Tomorrow, Labour leader Ed Miliband will join union leaders to address a rally of tens of thousands of ordinary men and women who have marched through the streets of London calling out for a future that works.

The Tories, of course, will try to dismiss this as Labour being in the pockets of the unions with all the usual right-wing rhetoric it and its supporters can muster. We all know that’s just the Tories mood music; the  comfort blanket it turns to whenever the public opinion tide starts to turn.

For the tide is turning and the Tories should be scared.  Their covert agenda of rolling back the state; of dismantling our NHS; stripping workers of rights, of creating a large pool of cheap labour to bring about a new order, is gradually being rumbled.
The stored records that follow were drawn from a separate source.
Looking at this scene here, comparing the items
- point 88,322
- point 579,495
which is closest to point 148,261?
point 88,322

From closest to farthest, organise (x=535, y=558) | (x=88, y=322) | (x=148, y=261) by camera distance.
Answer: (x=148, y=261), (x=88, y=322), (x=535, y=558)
No-one now believes that we are all in this together.  The austerity programme offers little hope to anyone who doesn’t have a million pounds in the bank. Living standards of hard-working families are being driven down;  pay is being cut and frozen while prices are allowed to soar.  We have just seen the perfect storm of cost of living increases that signal economic hardship for years to come.
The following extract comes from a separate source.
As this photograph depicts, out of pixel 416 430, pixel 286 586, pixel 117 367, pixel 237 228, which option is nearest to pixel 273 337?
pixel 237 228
Today in Tory Britain, we have food banks, pay-day loan sharks, benefit cuts  to those who most need them and tax cuts for those who don’t.  We have more than one million of our young people without work and no hope of getting a job in the future.  We have the longest period of falling wages since the 1920s, while the wealth of the richest soars.

Even the International Monetary Fund is now saying that cutting too deep and too fast is bad for the economy and will push it down even further.

This government has tried to drive a wedge between the majority of people,  fostering job and pension envy, blaming the public sector for the economic crisis and demonising those who can’t help themselves.  But the real divide they have engineered, is between rich and poor

Pitting the public sector worker against the private sector worker is wearing thin.  People realise that care workers, teaching assistants, dinner ladies and the army of people who look after our poor, sick and vulnerable and keep our streets clean and safe, are equally struggling to make ends meet.

Our fight and our march tomorrow is about the kind of society we leave to our children.  It is about defending all the good that has been introduced into our society over the past 100 years.  It is against the insidious new order that these nouveau Tories want to create.

That is why it is so important that our Labour leader has chosen sides.  He is prepared to stand on the same side of the street as the people who are  most affected by the political and economic decisions of a millionaire’s government. That is, with us – the majority.